Some things just seem to go together. Night and day. Mom and Dad. The stars and stripes. A jab and right cross. Yet when contrary mediums meet under bright lights at center ring, sometimes the strangest things happen.

Boxing is all movement crashing through time, a blur of nonstop punches. Boxing is faster than the eye can see.

Photography stops time in its tracks. It freezes motion, freezes e-motion, it isolates one instant out of zillions.

Boxing has been around forever. The ancient Egyptians, Greeks and Romans loved to punch guys in the face. Whereas photography is a newfangled gadget.

The medium was first developed in 1839 by a Frenchman named Daguerre. Photography was an invention that looked, for the time, like it might change the world. Mankind, for once in his long, ongoing gestation, no longer had to rely on memory. Photography could do the remembering for us.

These two sublime arts, the art of photography and the art of boxing, have a long and distinguished relationship. Edward Muybridge, the master of using a still camera to capture movement, contacted Dominick McCaffrey after his fight with the Great John L. Sullivan in 1885. The incredibly fit blonde-haired man sparring for Edward Muybridge is the boxer Dominick McCaffrey. Billy Edwards "Portrait Gallery of Pugilists" from 1894 set the boxing/photographic portrait standard. That same year, old Tom Edison, the Wizard of Menlo Park, filmed heavyweight champ Gentleman Jim Corbett trading punches with Peter Courtney.

Most of us cherish our hard-won knowledge of the fight game's eloquent narrative, the sport's greatest fighters, greatest fights, greatest rounds, boxing's greatest hits. We have vivid memories of some memorable moments in the history of the fight game.
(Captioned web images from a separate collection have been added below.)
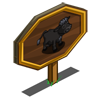 Welsh Black Cow Mastery Sign-icon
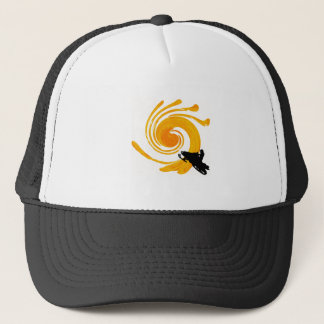 Extreme Manifestation Trucker Hat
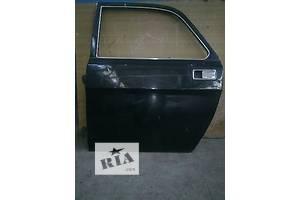 б/у Двери задние ГАЗ 31029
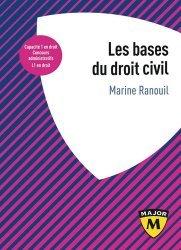Dernières parutions sur Introduction historique au droit, Les bases du droit civil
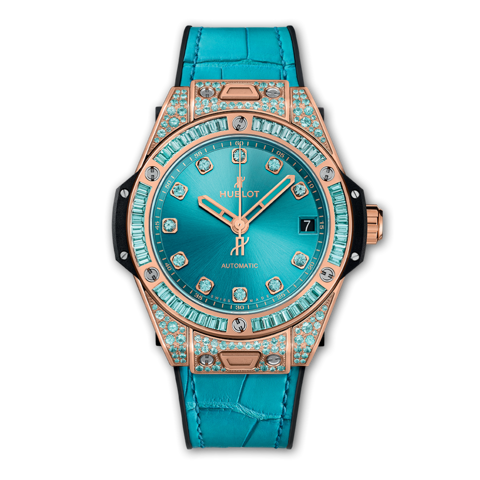 Hublot Big Bang  One Click King Gold Paraiba 39mm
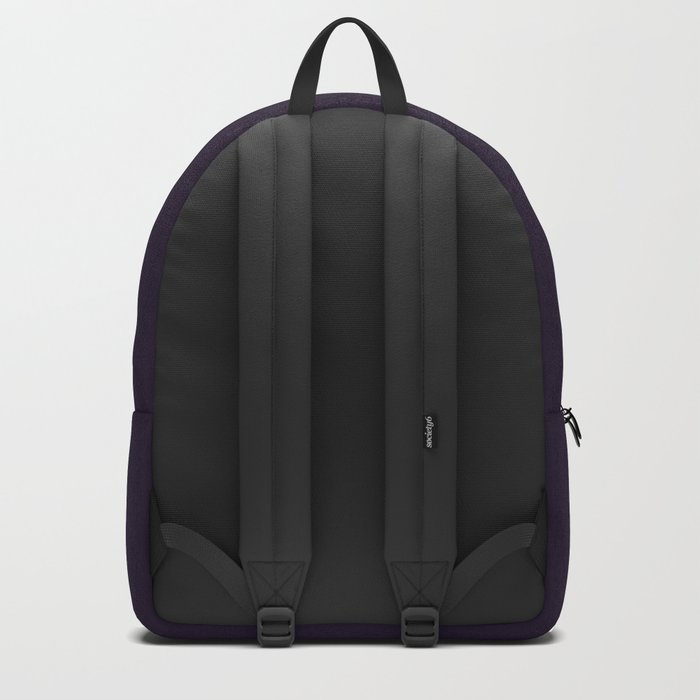 STAY TRUE TO YOURSELF #society6 Backpack
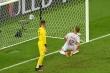 Video: Đan Mạch phối hợp tuyệt đẹp ghi bàn, thủ môn CH Séc chôn chân đứng nhìn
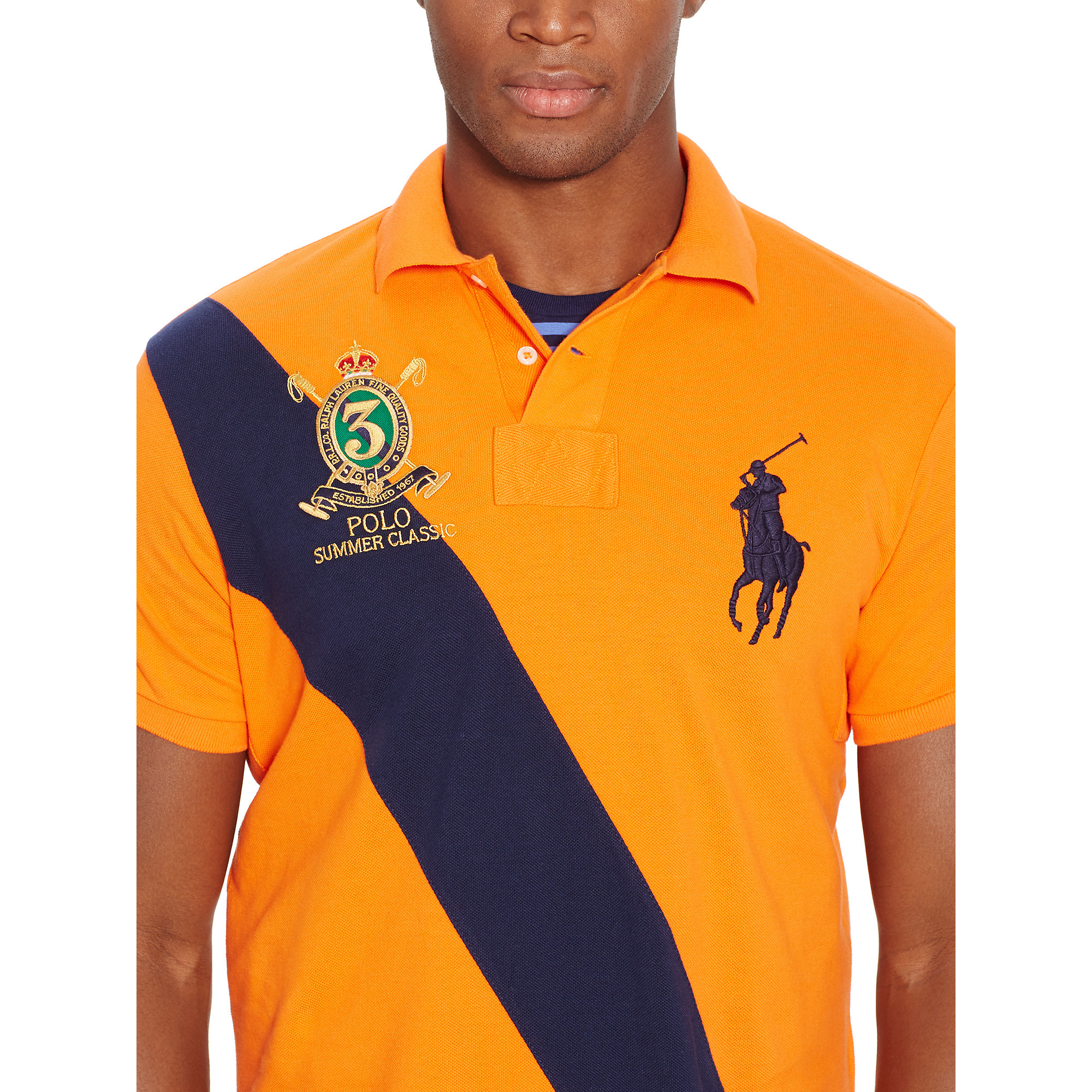 28427f5fd3e Lyst - Polo Ralph Lauren Custom-fit Banner Polo Shirt in Yellow for Men
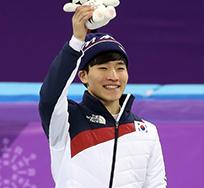 Seo Yi-ra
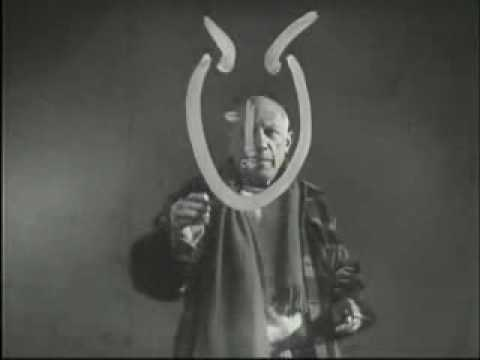 "A Classic Video of Pablo Picasso Marking Art, Set to the Song, ""Pablo Picasso,"" by Jonathan Richman & The Modern Lovers"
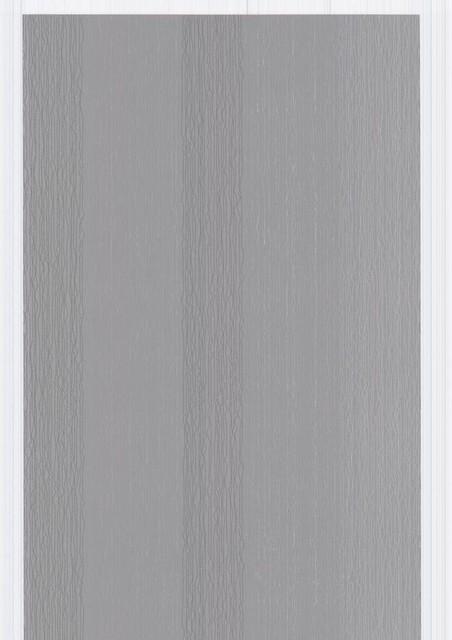 Fuse Wallpaper - Gray contemporary-wallpaper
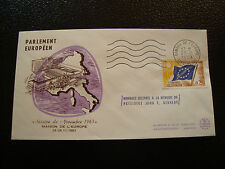 FRANCE - enveloppe 25/11/1963 yt service n° 27 (cy19) french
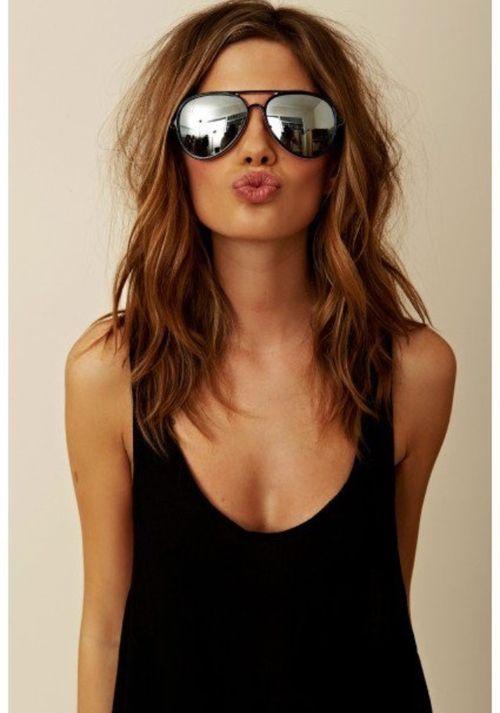 aviators, beautiful, beauty, brunette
Even though we're not old enough to have been ringside, there are these snapshots living inside our heads that are as vivid as today and tomorrow.

A stunned Gene Tunney collapsed on the deck, while the ref tries getting Dempsey to a neutral corner.

Rocky Marciano landing a crushing right that distorts Jersey Joe Walcott's face beyond recognition.

Old Joe Louis collapsed through the ropes, his bald spot glistening without mercy.

A taunting Muhammad Ali standing over a nosedived Sonny Liston in a high school gym in Lewiston, Maine.

Anyone who has ever photographed a boxing match will tell you how difficult it is. Everything is moving at hyperspeed. Boxers don't just stand there and do nothing. That's suicide. So it's glide, feint, jab, clinch, jab, dance, throw a right, glide and then glide some more. Trying to capture something meaningful from a stationary object is hard enough. When that baby is bobbing and weaving and shucking and jiving and aching and bleeding the task is even harder.

Then there is the third man in the ring. A welcome but mostly invisible presence on TV and in arenas, for ringside photographers the ref is just in the way. How many great photos have been ruined by the guy in black pants waving his arms? Too many to count. And with photographers crammed together like sardines in a can? Elbow room? Never heard of it.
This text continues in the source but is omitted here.